Quoted text:
>> START

# Does anybody know how to downgrade an AT&T Galaxy S7 from Nougat back to Marshmallow?



## Rehmanpa (May 23, 2017)

The title pretty much says it all. I'm trying to revert my phone from Nougat to Marshmallow. Does anyone know how to do this for an AT&T Galaxy s7? This is just a normal one not the edge. 
Please help!!! The thing is almost unusable on this pos update. Thanks.


----------



## Komshija (May 23, 2017)

Downgrading can be a major pain in the a**. Before doing anything, make a factory reset and check the condition. It will erase all your data, so make a backup before. If you installed a bunch of uneccessary applications and a bunch of games, naturally, it will be slower.

Now about downgrading. You can installing custom MOD, as these bring certain bug fixes. You'll still have Android 7.0, but with certain improvements.
For downgrading you'll need a stock ROM with Android 6.0 for your device (you'll have to check and match the exact number/name of your device, not just "Galaxy S7") and a Odin3 program. Your device needs to be rooted for any kind of kernel modification. People on XDA forums might have more information, as this is the largest online place for phone mods/tweaks. Either way, you will loose warranty if you modify kernel.


----------



## EarthDog (May 23, 2017)

>> END

Information given:

>> START

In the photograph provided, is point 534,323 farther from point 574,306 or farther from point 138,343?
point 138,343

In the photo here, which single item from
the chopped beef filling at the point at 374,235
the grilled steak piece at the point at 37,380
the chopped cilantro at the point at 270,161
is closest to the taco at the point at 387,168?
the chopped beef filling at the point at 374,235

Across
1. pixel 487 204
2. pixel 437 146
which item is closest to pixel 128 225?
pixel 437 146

>> END

Task instructions:
A - Return everything in the Galaxy S7 downgrade thread from "# Does anybody" down to "pos update. Thanks.", copied word for word.
B - In the Galaxy S7 downgrade thread, which program is named as needed along with a stock Android 6.0 ROM for downgrading?

The responses:
A -
# Does anybody know how to downgrade an AT&T Galaxy S7 from Nougat back to Marshmallow?



## Rehmanpa (May 23, 2017)

The title pretty much says it all. I'm trying to revert my phone from Nougat to Marshmallow. Does anyone know how to do this for an AT&T Galaxy s7? This is just a normal one not the edge. 
Please help!!! The thing is almost unusable on this pos update. Thanks.

B - Odin3.